- EXCERPT PROVIDED:
_____
# Tooth Pain



## debodun (Oct 16, 2016)

The first upper left molar is bothering me. Especially when I put something cold in my mouth it's like biting on aluminum foil. When I chew something hard, there is a sharp shooting pain, so now I just chew food on the right side. I've mentioned it several times to my dentist, but she said she can't see anything wrong on the exterior of the tooth and the x-ray looks good. She suggested I try a desensitizing toothpaste. I've been using the toothpaste for 6 weeks now and I think the tooth is actually worse - even if I inhale through my mouth it hurts. Now the dentist is saying I may need root canal, which is a service she doesn't provide. If the x-ray looks good, why would she say that? 

This morning I had a mouthful of slightly warmer than room temperature tea and that tooth had been mildly throbbing ever since. A second opinion indicated?


----------



## bluebreezes (Oct 16, 2016)

Yes, definitely get a second opinion from another dentist. That's the first time I've heard of a dentist who doesn't do root canals.


----------



## QuickSilver (Oct 16, 2016)

Having lived my whole adult life with some sort of tooth pain.. I now have full dentures... Despite the problem denture cause, and there is no denying they are not as good as real teeth.. BUT, if your "real teeth" are causing misery and are not healthy.. what good are they?..   My dentures have given me blissful relief.


----------



## NancyNGA (Oct 16, 2016)

A tooth nerve can become damaged without being infected, say from trauma or grinding your teeth.  That kind of damage doesn't always show up on an X-ray.   The newer techniques for root canals use fancy equipment.  No more poke and ouch techniques.  Many dentists don't do root canals.  Two of my previous dentists didn't.  They both referred me to another dentist, or a specialist (with the new equipment).


----------



## tnthomas (Oct 16, 2016)

If a dentist is O.K. with letting a patient leave the office _in pain, _and not offering any kind of solution, then I'd suggest that it's time to look for a new provider.


----------



## Victor (Oct 16, 2016)

Get another opinion. A nerve in the tooth is causing the pain.

I have had tooth problems ALL my life and constantly go to my dentist.

and that is what he would say. Meanwhile you can get an ointment at a
drug store like Walgreen's, as my dentist recommended to me.

It might only need a filling.


Find a dentist who will take the time with you...mine is so fast
that he overlooks potential dental problems.


----------



## Carla (Oct 16, 2016)

Our sinus cavity sits above our upper jaw, have you had any allergy-type symptoms recently? Maybe trying some OTC allergy med might help, if that's the case. Today everything is specialized so referring you to someone that does root canals is common. Do you clench or grind your teeth at night? Sometimes we are unaware of this without others telling us but that too can cause tooth pain. There are also something called trigger points--you can Google that as it will describe the location and how to relieve them. One is around the eye and the other, underneath the jaw. Drs and dentists might not tell you about that but they can occur in anyone, not just those with a chronic condition. Good luck!


----------



## debodun (Oct 16, 2016)

Carla said:


> Our sinus cavity sits above our upper jaw, have you had any allergy-type symptoms recently?



This had been going on for years, so I don't think it's allergy related. It's just flared up again this week.



Victor said:


> Find a dentist who will take the time with you...mine is so fast
> that he overlooks potential dental problems.
_____
- RECORDS SHOWN:
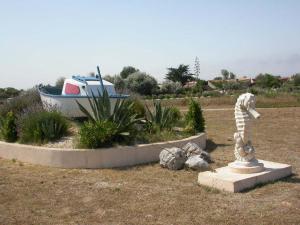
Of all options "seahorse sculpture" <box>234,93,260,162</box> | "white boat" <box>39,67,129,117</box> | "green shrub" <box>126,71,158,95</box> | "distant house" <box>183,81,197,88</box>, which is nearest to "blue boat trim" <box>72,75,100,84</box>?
"white boat" <box>39,67,129,117</box>

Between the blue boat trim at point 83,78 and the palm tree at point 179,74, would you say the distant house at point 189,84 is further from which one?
the blue boat trim at point 83,78

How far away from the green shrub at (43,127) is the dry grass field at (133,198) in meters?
0.81

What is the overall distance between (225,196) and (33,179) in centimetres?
369

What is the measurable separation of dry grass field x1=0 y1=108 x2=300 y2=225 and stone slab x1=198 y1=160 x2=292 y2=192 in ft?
0.46

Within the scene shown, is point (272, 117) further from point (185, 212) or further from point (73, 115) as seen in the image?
point (185, 212)

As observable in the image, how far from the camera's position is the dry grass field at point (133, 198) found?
536cm

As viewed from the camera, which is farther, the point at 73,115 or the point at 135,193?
the point at 73,115

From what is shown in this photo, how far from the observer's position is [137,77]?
51281 mm

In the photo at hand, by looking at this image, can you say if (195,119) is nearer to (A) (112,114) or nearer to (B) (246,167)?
(A) (112,114)

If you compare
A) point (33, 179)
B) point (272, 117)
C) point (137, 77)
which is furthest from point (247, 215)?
point (137, 77)

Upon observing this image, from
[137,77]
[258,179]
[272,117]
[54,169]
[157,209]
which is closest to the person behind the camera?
[157,209]

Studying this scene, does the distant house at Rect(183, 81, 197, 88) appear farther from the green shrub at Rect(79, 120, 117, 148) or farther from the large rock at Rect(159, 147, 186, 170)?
the large rock at Rect(159, 147, 186, 170)

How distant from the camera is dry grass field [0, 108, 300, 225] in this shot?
5.36 metres

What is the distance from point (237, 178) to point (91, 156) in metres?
3.30
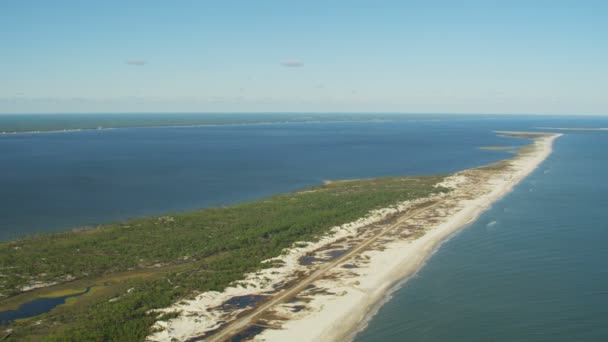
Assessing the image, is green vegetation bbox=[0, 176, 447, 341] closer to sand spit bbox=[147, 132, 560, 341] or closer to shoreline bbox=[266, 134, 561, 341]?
sand spit bbox=[147, 132, 560, 341]

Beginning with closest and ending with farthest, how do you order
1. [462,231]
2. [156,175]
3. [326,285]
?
1. [326,285]
2. [462,231]
3. [156,175]

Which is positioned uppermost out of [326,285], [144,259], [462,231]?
[462,231]

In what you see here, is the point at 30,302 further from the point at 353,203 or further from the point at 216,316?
the point at 353,203

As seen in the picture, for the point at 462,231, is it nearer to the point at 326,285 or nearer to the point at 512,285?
the point at 512,285

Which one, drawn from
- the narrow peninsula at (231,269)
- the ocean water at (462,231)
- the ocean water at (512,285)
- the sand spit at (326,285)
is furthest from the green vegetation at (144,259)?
the ocean water at (512,285)

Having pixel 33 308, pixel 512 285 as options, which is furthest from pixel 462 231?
pixel 33 308

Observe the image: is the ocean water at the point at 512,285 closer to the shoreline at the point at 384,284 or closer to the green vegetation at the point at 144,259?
the shoreline at the point at 384,284

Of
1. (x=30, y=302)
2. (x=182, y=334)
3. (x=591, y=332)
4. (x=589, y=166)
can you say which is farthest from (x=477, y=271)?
(x=589, y=166)
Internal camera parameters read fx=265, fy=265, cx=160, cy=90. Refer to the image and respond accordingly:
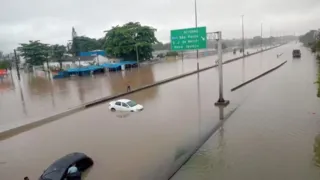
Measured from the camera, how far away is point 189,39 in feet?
68.7

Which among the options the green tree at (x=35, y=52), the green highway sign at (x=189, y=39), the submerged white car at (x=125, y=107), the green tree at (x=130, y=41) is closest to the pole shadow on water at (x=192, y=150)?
the submerged white car at (x=125, y=107)

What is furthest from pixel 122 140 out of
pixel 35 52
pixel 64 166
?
pixel 35 52

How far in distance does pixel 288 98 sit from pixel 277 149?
1053 centimetres

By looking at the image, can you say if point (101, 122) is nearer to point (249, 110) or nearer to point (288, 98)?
point (249, 110)

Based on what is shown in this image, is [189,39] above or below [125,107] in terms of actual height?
above

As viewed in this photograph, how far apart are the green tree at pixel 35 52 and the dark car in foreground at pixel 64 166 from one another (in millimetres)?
67052

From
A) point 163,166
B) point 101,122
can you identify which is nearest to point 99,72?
point 101,122

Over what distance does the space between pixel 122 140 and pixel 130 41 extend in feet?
163

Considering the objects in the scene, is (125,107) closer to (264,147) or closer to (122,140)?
(122,140)

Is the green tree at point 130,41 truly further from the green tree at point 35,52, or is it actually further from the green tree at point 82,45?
the green tree at point 82,45

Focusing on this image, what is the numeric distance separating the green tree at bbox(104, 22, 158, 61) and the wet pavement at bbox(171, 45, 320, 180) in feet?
151

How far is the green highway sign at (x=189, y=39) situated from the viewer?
20.1m

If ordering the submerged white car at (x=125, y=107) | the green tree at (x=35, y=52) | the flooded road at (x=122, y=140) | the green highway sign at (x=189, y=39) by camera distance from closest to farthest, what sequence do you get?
the flooded road at (x=122, y=140) → the submerged white car at (x=125, y=107) → the green highway sign at (x=189, y=39) → the green tree at (x=35, y=52)

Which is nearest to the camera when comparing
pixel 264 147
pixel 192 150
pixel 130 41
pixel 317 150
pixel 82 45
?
pixel 317 150
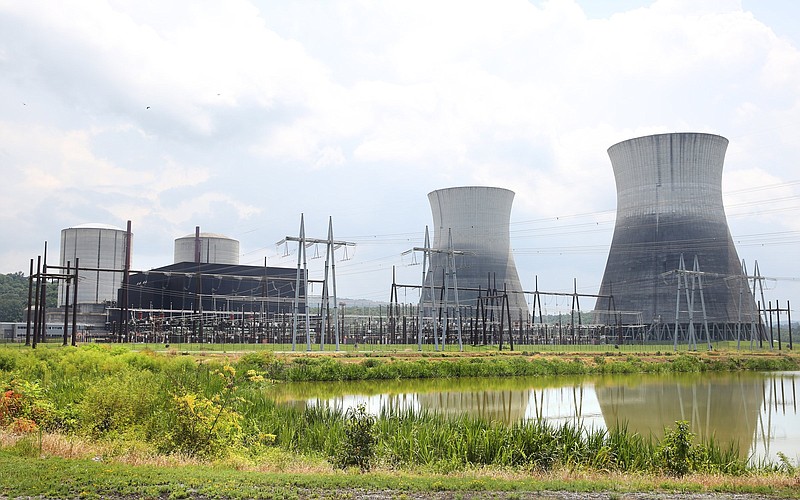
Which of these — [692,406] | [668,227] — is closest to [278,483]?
[692,406]

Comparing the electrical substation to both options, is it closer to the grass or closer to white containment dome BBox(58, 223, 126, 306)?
white containment dome BBox(58, 223, 126, 306)

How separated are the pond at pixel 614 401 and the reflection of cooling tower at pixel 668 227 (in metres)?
16.9

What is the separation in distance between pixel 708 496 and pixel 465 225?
3867 cm

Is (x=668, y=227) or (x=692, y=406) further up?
(x=668, y=227)

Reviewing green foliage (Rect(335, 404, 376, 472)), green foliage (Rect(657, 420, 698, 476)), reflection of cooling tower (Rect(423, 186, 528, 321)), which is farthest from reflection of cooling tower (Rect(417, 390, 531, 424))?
reflection of cooling tower (Rect(423, 186, 528, 321))

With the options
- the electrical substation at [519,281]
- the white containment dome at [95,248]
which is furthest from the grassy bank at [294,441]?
the white containment dome at [95,248]

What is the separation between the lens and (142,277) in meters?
53.4

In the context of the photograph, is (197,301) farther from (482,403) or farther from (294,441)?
(294,441)

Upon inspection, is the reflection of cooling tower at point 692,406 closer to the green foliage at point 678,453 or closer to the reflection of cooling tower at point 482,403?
the green foliage at point 678,453

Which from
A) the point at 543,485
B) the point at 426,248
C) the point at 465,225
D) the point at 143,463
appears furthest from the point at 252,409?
the point at 465,225

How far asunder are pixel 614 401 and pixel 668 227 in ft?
86.5

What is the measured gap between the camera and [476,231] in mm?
44594

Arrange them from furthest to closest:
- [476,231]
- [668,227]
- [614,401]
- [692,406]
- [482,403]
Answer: [476,231] → [668,227] → [614,401] → [482,403] → [692,406]

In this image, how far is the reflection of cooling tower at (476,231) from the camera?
146ft
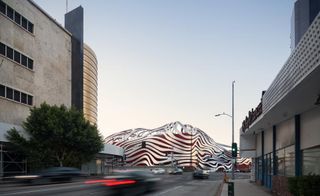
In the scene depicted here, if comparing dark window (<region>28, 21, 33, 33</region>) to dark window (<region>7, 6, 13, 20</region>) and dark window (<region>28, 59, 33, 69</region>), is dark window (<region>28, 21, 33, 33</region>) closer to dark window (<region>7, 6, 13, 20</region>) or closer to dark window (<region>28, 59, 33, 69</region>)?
dark window (<region>28, 59, 33, 69</region>)

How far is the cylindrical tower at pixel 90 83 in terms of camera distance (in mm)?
113000

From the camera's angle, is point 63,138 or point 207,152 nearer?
point 63,138

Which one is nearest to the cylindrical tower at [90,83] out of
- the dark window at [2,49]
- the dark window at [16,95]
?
the dark window at [16,95]

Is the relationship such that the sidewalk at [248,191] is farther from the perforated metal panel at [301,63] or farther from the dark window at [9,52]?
the dark window at [9,52]

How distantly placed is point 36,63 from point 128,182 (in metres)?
40.5

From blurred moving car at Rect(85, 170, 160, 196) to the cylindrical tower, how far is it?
88796 millimetres

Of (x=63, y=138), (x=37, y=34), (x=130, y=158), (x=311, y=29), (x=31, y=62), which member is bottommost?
(x=130, y=158)

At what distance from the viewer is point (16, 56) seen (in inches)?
2079

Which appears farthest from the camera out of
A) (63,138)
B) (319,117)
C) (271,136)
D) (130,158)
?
(130,158)

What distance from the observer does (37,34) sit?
5856 centimetres

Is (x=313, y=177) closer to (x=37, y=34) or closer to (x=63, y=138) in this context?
(x=63, y=138)

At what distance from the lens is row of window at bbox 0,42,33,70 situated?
164 ft

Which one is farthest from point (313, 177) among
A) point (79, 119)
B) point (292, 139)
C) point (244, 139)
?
point (79, 119)

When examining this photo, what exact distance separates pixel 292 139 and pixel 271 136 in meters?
9.67
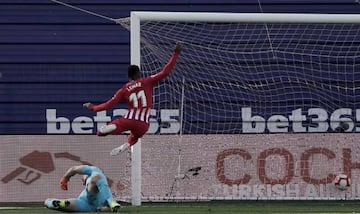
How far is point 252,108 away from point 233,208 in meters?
3.29

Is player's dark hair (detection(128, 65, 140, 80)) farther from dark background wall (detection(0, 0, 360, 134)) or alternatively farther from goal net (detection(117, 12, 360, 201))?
dark background wall (detection(0, 0, 360, 134))

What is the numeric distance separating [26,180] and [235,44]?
415 cm

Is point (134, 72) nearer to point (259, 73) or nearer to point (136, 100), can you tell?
point (136, 100)

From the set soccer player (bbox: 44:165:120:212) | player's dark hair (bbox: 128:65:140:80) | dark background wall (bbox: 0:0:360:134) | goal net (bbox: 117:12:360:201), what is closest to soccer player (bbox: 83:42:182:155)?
player's dark hair (bbox: 128:65:140:80)

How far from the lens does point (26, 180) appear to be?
1349 cm

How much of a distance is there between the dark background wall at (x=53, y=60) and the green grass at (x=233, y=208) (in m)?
2.34

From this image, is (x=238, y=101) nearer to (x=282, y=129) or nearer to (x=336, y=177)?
(x=282, y=129)

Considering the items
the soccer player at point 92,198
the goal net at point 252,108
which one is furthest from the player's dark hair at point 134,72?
the goal net at point 252,108

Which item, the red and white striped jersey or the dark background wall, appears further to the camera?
the dark background wall

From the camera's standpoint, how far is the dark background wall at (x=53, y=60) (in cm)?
1484

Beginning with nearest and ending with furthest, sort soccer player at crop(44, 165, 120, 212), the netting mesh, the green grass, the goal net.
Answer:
_____
- HOW TO COMPLETE THIS TASK: Pick up the forum thread on tooth pain after its last line, continuing debodun's reply to the quoted remark from Victor.

- SOLVED PROBLEM:
I know what you mean. I am seldom at my dentist more than 15 minutes and that includes the hygienist cleaning.


----------



## mathjak107 (Oct 16, 2016)

try walmart express dentistry.  15 teeth or less!


----------



## mathjak107 (Oct 16, 2016)

what time did it start hurting ?  i bet it was tooth hurty .   lol


----------



## debodun (Oct 16, 2016)

mathjak107 said:


> what time did it start hurting ?  i bet it was tooth hurty .   lol




Ha!


----------



## oldman (Oct 16, 2016)

I had similar pain on both sides in the back. I had the bottom back two teeth on both sides removed and had implants put in. I don't recommend implants only because they are "painfully" expensive and it took me almost six months to complete the job. Originally, my dentist gave me two choices; root canals or implants. I went with the latter just to be different. Most dental plans claim that implants are cosmetic and won't pay dime one towards them. That's what happened to me. I had to pay the whole bill myself.


----------



## mathjak107 (Oct 16, 2016)

i had 6 implants put in 7 years ago . i rejected 3 and just paid to have 3 more put in . i spent about 40k in total  for both times . i feel your pocket pain


----------



## maplebeez (Oct 17, 2016)

I'm suffering with pain from a tooth that needs filled, my messages to the office were not returned for days & today I learn the dentist is away golfing (there's nobody on call for him)... the staff suggested home remedies for relieving the pain, but the soonest appointment they have is in two weeks!


----------



## QuickSilver (Oct 17, 2016)

oldman said:


> I had similar pain on both sides in the back. I had the bottom back two teeth on both sides removed and had implants put in. I don't recommend implants only because they are "painfully" expensive and it took me almost six months to complete the job. Originally, my dentist gave me two choices; root canals or implants. I went with the latter just to be different. Most dental plans claim that implants are cosmetic and won't pay dime one towards them. That's what happened to me. I had to pay the whole bill myself.




I was offered implants and refused..  I opted for traditional full dentures and I am not sorry.  they are not anywhere near has expensive and IMO more sanitary.. no rejection, no metal drilled down into your jawbone.. Most dental plans cover part of the cost.    Best of all, no pain. and if they do get uncomfortable at the end of the day.. Pop them out and put them in a cup with polident.  lol!


----------



## mathjak107 (Oct 17, 2016)

i tried on the bottom to use a full denture . life sucked . no problems on the top but the jaw flexing and tongue moving on the bottom  while eating always required it to be reglued .


----------



## NancyNGA (Oct 17, 2016)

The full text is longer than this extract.